Cook lasagna noodles in salted boiling water according to package instructions. Drain and rinse with cold water. Lay flat on a baking sheet.
Brown the ground beef and sausage in a large skillet over medium heat. Drain excess fat. Add minced garlic and cook for 1 minute until fragrant.
Stir in marinara sauce, sun-dried tomatoes, and Italian seasoning. Simmer for 10 minutes.
In a large bowl, mix ricotta, egg, parsley, Parmesan, garlic powder, onion powder, salt, and pepper until smooth.
Combine shredded mozzarella and shredded Parmesan in a bowl.
Assemble the lasagna in a 9x13 baking dish:
Spread a thin layer of meat sauce on the bottom of the dish.

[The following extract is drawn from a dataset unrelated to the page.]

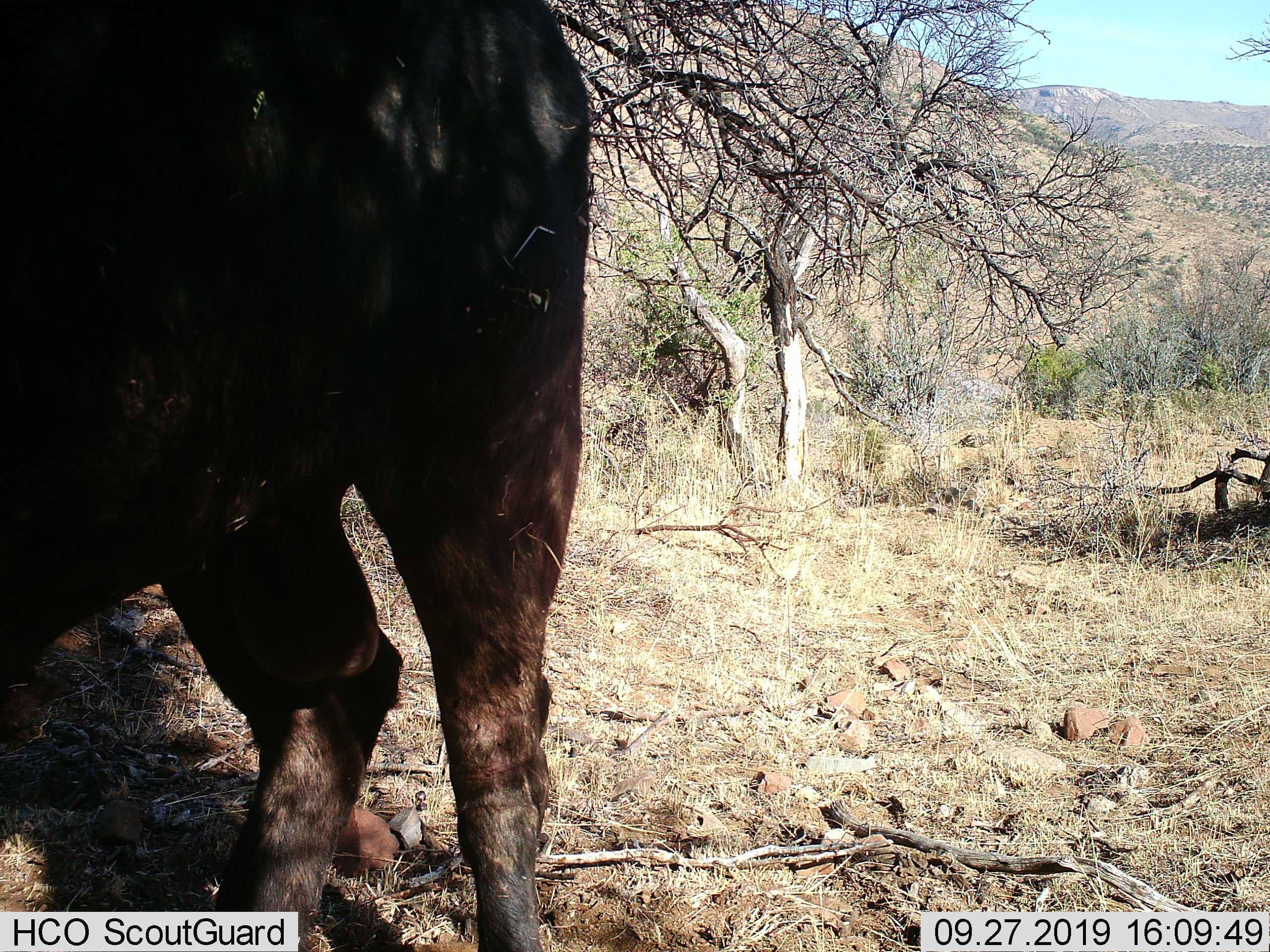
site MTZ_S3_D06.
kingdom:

Lay 3 lasagna noodles to cover the bottom. Spread ⅓ of the ricotta mixture over the noodles. Top with 1/3 of the meat sauce. Sprinkle ⅓ of the mozzarella and Parmesan cheese.
Repeat with noodles, ricotta mixture, meat sauce, and cheese.
Add a final layer of noodles, ricotta mixture, and meat sauce. Top with the remaining mozzarella and Parmesan cheese.
Cover with foil (avoid touching the cheese) and bake for 45 minutes. Remove foil and bake for another 10-15 minutes until bubbling and golden. If desired, broil for 2-3 minutes for a crispy top.
Remove from the oven and let it rest for 10 minutes before slicing. Garnish with fresh parsley if desired.